Short task: How many lines in the data below contain the string "located"? Reply with the number alone.
====== Stored records
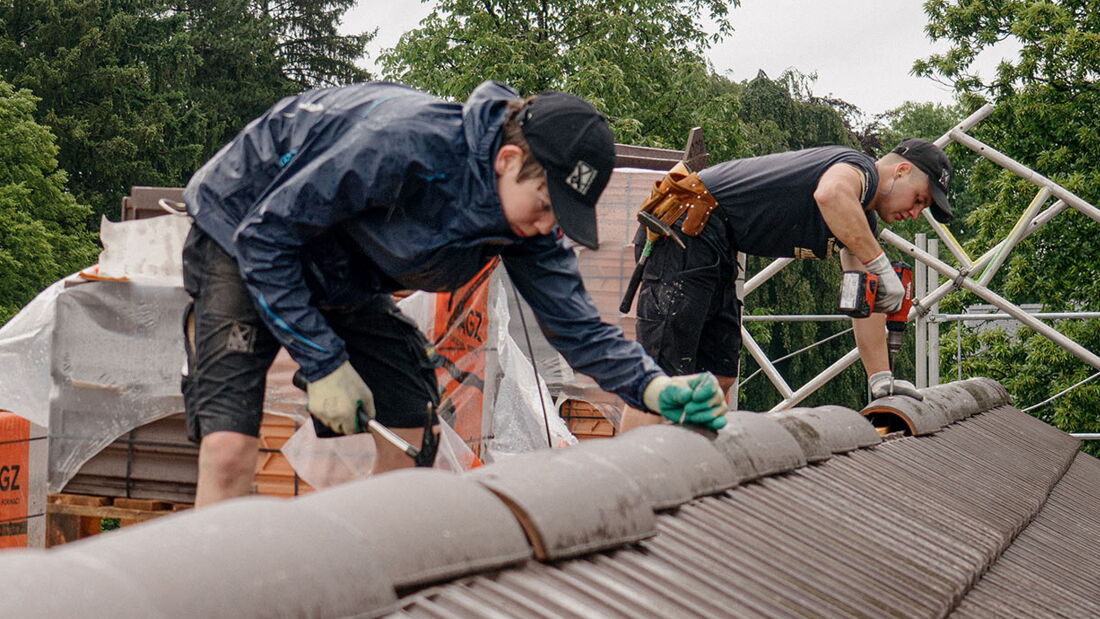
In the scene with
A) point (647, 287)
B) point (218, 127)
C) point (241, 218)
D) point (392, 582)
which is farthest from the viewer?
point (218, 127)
============
====== Stored records
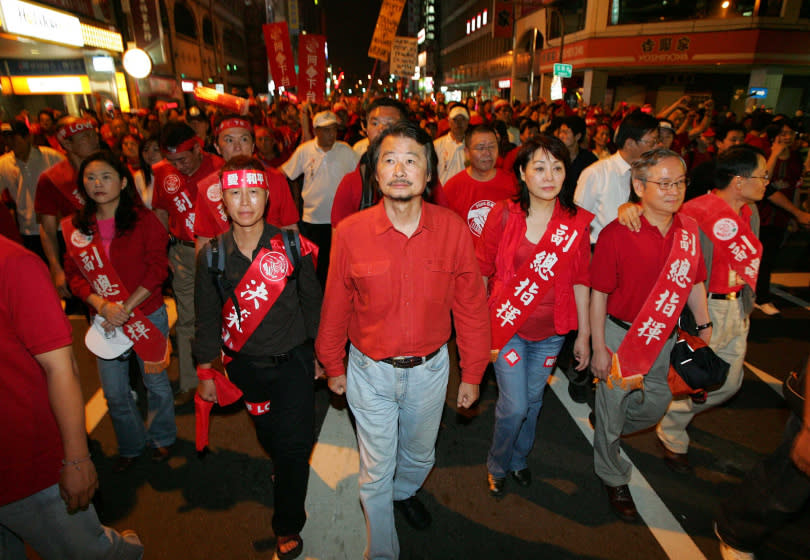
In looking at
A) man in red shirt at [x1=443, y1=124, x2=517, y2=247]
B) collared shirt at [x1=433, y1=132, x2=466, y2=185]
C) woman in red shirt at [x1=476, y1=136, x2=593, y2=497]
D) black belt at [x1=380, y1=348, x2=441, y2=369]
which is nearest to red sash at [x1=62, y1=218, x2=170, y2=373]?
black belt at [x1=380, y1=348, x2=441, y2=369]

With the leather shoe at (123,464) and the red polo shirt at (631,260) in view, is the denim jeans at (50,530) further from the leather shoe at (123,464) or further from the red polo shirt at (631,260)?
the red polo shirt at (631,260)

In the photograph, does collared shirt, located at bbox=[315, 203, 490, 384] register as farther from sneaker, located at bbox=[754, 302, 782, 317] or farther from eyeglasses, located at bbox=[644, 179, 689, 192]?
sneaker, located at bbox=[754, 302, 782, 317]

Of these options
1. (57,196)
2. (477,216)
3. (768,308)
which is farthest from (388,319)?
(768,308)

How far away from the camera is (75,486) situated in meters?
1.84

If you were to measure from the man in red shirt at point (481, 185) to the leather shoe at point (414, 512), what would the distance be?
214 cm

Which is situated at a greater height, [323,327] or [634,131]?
============
====== Stored records
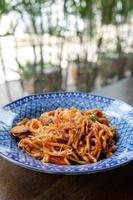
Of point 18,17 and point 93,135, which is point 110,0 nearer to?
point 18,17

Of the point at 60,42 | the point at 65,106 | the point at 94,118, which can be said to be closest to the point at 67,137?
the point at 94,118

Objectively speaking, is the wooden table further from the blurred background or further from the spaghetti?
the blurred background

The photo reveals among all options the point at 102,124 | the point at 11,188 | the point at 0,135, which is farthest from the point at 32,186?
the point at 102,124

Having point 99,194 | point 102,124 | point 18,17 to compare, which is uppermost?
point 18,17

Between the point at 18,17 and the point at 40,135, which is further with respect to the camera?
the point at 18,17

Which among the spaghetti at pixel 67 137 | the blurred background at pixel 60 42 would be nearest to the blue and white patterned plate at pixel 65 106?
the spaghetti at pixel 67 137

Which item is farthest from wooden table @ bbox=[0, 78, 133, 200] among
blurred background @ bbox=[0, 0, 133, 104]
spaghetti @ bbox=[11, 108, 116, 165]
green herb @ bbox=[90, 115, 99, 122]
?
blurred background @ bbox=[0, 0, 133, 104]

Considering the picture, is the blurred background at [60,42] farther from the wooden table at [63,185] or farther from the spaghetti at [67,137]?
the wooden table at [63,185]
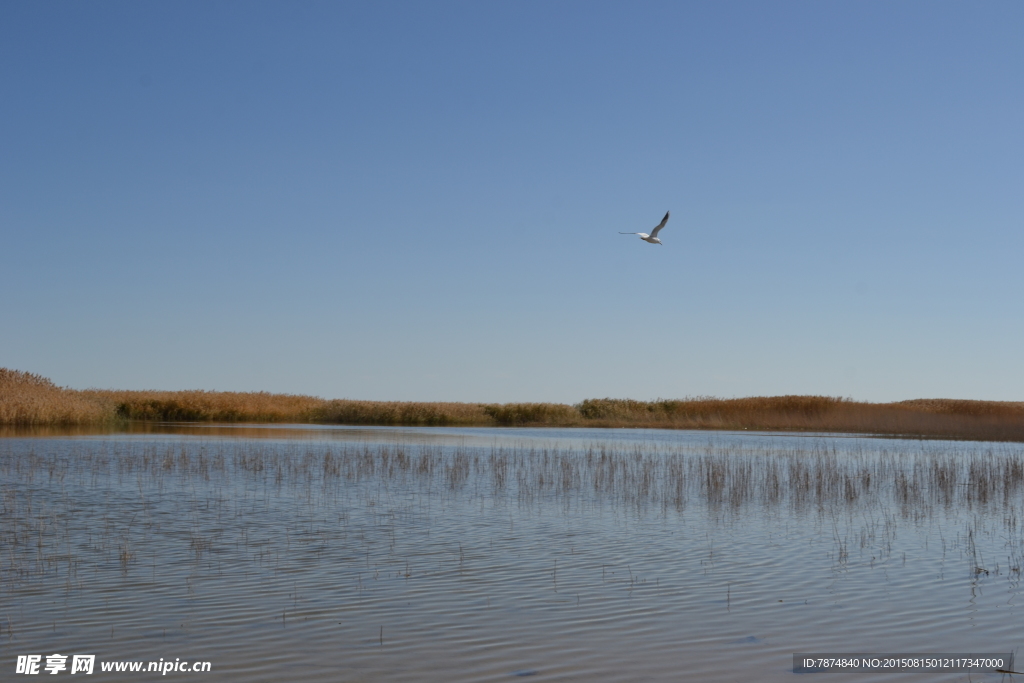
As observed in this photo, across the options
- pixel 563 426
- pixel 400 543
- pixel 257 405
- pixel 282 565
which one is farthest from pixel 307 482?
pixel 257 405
============
Task answer: 2